# The problem
From the line below containing "натюрморт, цветы, букет, тюльпаны" to the final line, print each line exactly as written. No pictures belong in the copy.

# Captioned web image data
***

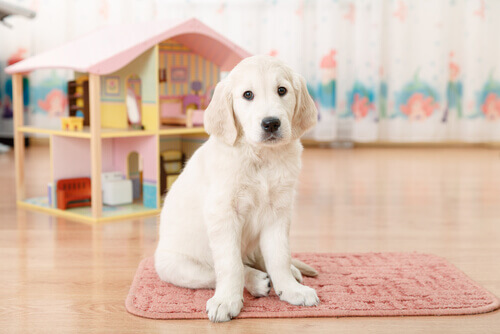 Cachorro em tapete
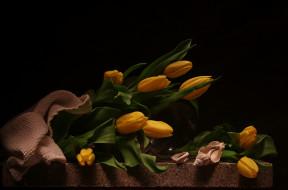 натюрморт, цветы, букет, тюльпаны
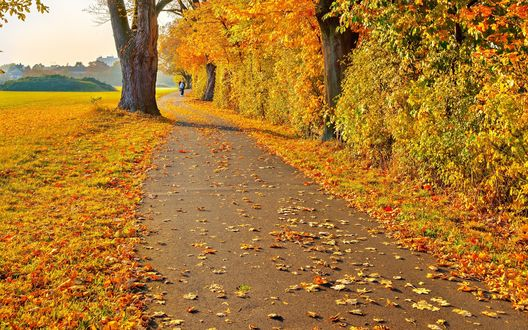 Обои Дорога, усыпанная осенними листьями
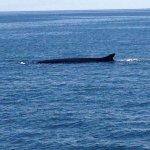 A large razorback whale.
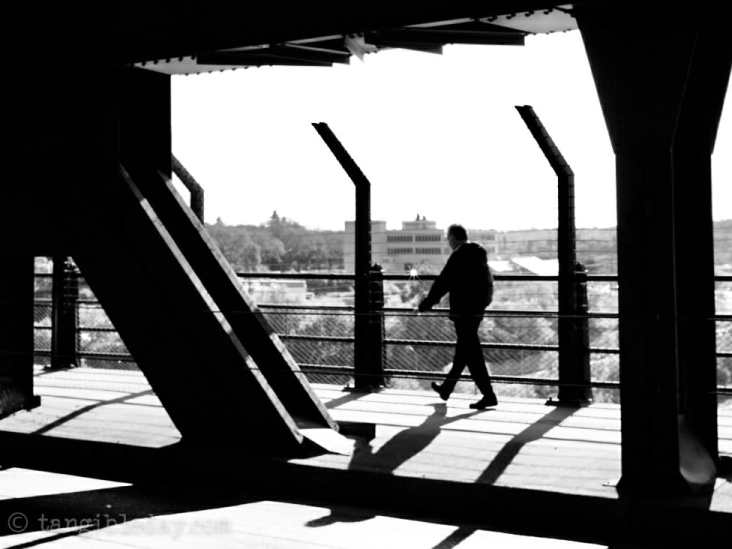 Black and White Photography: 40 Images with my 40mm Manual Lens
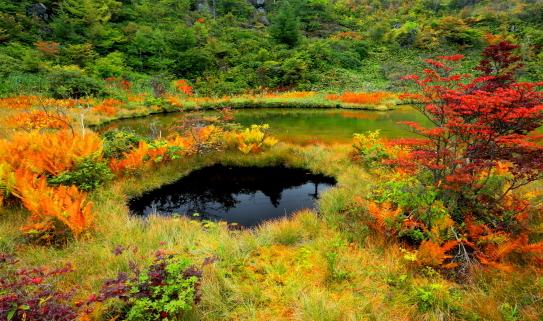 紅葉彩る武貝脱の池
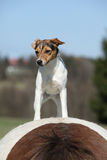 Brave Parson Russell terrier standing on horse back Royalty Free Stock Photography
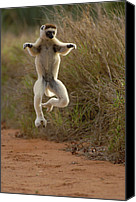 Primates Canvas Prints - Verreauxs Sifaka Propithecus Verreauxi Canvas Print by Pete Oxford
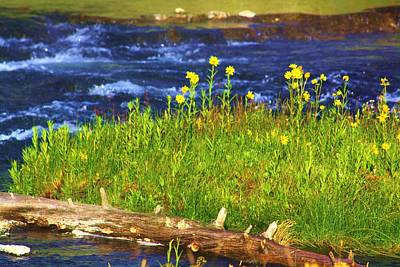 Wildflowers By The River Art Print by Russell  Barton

***

# Solution below
 натюрморт, цветы, букет, тюльпаны
 Обои Дорога, усыпанная осенними листьями
 A large razorback whale.
 Black and White Photography: 40 Images with my 40mm Manual Lens
 紅葉彩る武貝脱の池
 Brave Parson Russell terrier standing on horse back Royalty Free Stock Photography
 Primates Canvas Prints - Verreauxs Sifaka Propithecus Verreauxi Canvas Print by Pete Oxford
 Wildflowers By The River Art Print by Russell  Barton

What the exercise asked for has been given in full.